Amazing, though, isn’t it how environmental concerns and directives suddenly become irrelevant when the said development project accords with the EU’s own agenda? Wind turbines, for example, whose sole raison d’etre is to conform with the EU’s carbon reduction policies. They wouldn’t exist otherwise.

With good reason do I call them bat-chomping, bird-slicing eco-crucifixes – because liquidising avian fauna is about all these monstrosities are good at.

As Oxford University ecologist Clive Hambler reported, the devastation they’re wreaking on the world’s bat population is especially worrying because bats don’t reproduce very quickly.

Bats are what is known as K-selected species: they reproduce very slowly, live a long time and are easy to wipe out. Having evolved with few predators — flying at night helps — bats did very well with this strategy until the modern world. This is why they are so heavily protected by so many conventions and regulations: the biggest threats to their survival are made by us.

And the worst threat of all right now is wind turbines. A recent study in Germany by the Leibniz Institute for Zoo and Wildlife Research showed that bats killed by German turbines may have come from places 1,000 or more miles away. This would suggest that German turbines — which an earlier study claims kill more than 200,000 bats a year — may be depressing populations across the entire northeastern portion of Europe. Some studies in the US have put the death toll as high as 70 bats per installed megawatt per year: with 40,000 MW of turbines currently installed in the US and Canada. This would give an annual death toll of up to three -million.

So if EU bat protection regulation is so stringent how do any of these wind turbines get planning permission?

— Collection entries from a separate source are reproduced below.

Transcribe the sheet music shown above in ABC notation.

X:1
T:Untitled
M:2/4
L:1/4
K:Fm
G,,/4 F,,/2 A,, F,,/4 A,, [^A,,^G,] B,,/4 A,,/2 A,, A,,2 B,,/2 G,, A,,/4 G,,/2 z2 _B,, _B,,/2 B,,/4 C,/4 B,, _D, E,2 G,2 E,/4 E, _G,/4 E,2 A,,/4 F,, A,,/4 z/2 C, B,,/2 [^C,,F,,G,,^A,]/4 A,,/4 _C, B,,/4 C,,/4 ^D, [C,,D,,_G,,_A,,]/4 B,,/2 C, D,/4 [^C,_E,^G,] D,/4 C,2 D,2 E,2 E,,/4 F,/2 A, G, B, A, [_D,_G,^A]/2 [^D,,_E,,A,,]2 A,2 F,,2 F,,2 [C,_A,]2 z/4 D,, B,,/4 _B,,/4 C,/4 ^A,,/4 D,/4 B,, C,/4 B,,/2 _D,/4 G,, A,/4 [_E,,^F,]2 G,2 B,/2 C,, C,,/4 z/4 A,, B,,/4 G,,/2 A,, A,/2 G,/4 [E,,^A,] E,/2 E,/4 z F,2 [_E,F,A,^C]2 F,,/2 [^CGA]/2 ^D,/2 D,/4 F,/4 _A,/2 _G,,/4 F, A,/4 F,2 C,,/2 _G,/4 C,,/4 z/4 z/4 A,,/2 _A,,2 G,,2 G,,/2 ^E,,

Simple. The developer goes to a specialist environmental consultancy whose experts – for a handsome fee – will testify before planning officer that no, in their opinion, the bats are not going to be remotely affected by this particular turbine, in fact they’ll probably love it and breed more as a result.

I joke only slightly. One of the many perversions of green ideology is the grotesque hypocrisy it encourages in its adherents: here are people who presumably went to college to study their crappy ecology and environmental sciences degrees out of a passion for nature now abusing their qualification in order to give exactly the kind of greedy developers they ought instinctively to hate a spurious excuse to kill a protected and vulnerable species.

And we haven’t even got on to perhaps the most shaming consequence of all of EU environment policy – the diesel car fiasco which is helping to cause 40,000 premature deaths each year. (This figure is for Britain alone. Add in the rest of the continent and must run into the several hundred).

The full story is laid out in shocking detail by David Rose: despite many warnings from experts that the health hazards of diesel were significantly greater than of petrol, successive British governments incentivised (through the tax system) the growth of diesel car usage because, supposedly, this would be more CO2 friendly. This was in response to EU anti-carbon regulations.

The 1993 report’s lead author, Prof Roy Harrison of Birmingham University, revealed yesterday that in the closing years of John Major’s government in 1996 and 1997, he sat on another committee that advised Whitehall on diesels and the environment.

He said: ‘We recommended that because of the health issues around diesel, instead of giving it tax breaks, duty on diesel fuel should be increased relative to petrol. The Government responded by saying it would be better to do this through vehicle duty. So when I discovered that its successor had done the reverse by effectively cutting duty for diesels, I was very concerned.’

The New Labour government decided to do that in the wake of a 1998 EU directive, which compelled Britain to cut CO2 emissions from vehicles by 25 per cent by 2020.

What I find so extraordinarily dishonest about the Remain campaign is the way it warns with such certainty about Brexit risks which can only, by definition, be hypothetical. Yet the disasters and inconveniences and damage brought about by Britain’s EU membership are not imaginary. They are real and ongoing. In few areas is this more obvious than in environmental policy. Time to leave the sinking ship, pronto.